Seeing her is a bittersweet feeling, a strange mingling of melancholy and nostalgia. In her face, I see remnants of the little sister I remember so vividly: in the big, dark eyes with their forest of curly eyelashes, in the natural glow of her skin and the roundness of her cheeks, in the pout of her lips, which remind me of how her mouth would wobble every time she was about to cry as a little girl.

Those are the remnants of the old Zaro, but they are set like jewels in the shape of the new Zaro. A taller Zaro, with the grace and poise of a dancer, a Zaro with a direct, defiant gaze. A Zaro in Gucci tights and an oversized blazer, a belt around her waist, her long black curls half-up, the tips now honey-gold.

Zaro has always been a soft being, but whatever softness is left inside her is well hidden now. Even from me.

Maybe especially from me.

“Morning, Zaro,” I greet her. “You didn’t need to dress up on my account.”

“I have somewhere to be after this,” she snaps. “So it better not take long.”

I want to tell her it would already be over if she’d come earlier, but I’m too grateful that she came at all to care. I nod. “It shouldn’t take long. Where are you headed to anyway?”

“Why?” she asks in a sneer. “So you can sic your dog on me?”
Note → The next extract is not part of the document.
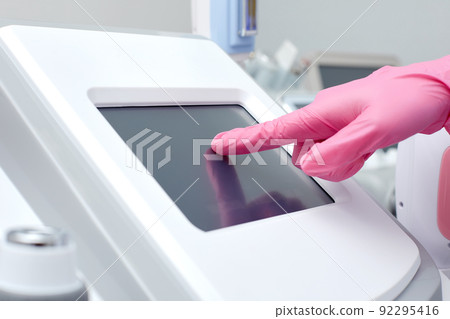 Doctor cosmetologist adjusts the device for photorejuvenation using the touchscreen 92295416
I sigh. “Look, Zaro. I’m not going to beat about the bush with this. I am sorry for asking Iakov to keep an eye on you. Not sorry because I regret it or because I think it’s a bad idea. I’m sorry because of how it makes you feel. I never wanted that. I never, ever want you to feel like I don’t trust you or like I look down on you.”

She lets out a burst of angry laughter. “Oh, you don’t want me to feel that way, do you? You don’t want me to feel like you see me like a little girl who can’t look after herself and make her own decisions, so to show me that you really respect me, you don’t get your hands dirty trying to control me, you just get your big scary friend to do it for you?”
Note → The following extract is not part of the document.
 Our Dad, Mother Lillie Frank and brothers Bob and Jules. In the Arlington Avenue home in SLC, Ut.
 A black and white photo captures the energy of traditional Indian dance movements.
“I’m not trying to control you,” I say immediately. “I’m trying to protect you.”

“Great. Great. I feel so blessed and fortunate to be surrounded by so many men who wish to protect me—by controlling me.”

I clench my jaw, forcing myself to carefully consider my words. The last thing I want to do right now is to speak out of anger. I asked Zaro to meet me here because I want to sort things out with her, not deepen the trench between us.

“Look—I understand why you feel this way,” I say slowly.

She interrupts me sharply. “Don’t patronise me.”

“Alright. Why don’t you tell me how to fix this, then?”

She stares at me for a second as if she wasn’t expecting me to say that. She recovers quickly and blurts out, “I want you to get your stupid friend to leave me alone.”

I consider my response. I realise I’m playing with my book, tugging at the pages and flicking them back and forth. It’s probably making me seem nervous, and I don’t want Zaro to think I’m nervous. I close the book and set it aside.

“Alright. I’ll ask Iakov to stop keeping an eye on you. What happens next?”

“What do you mean?” Her tone is short and irritated.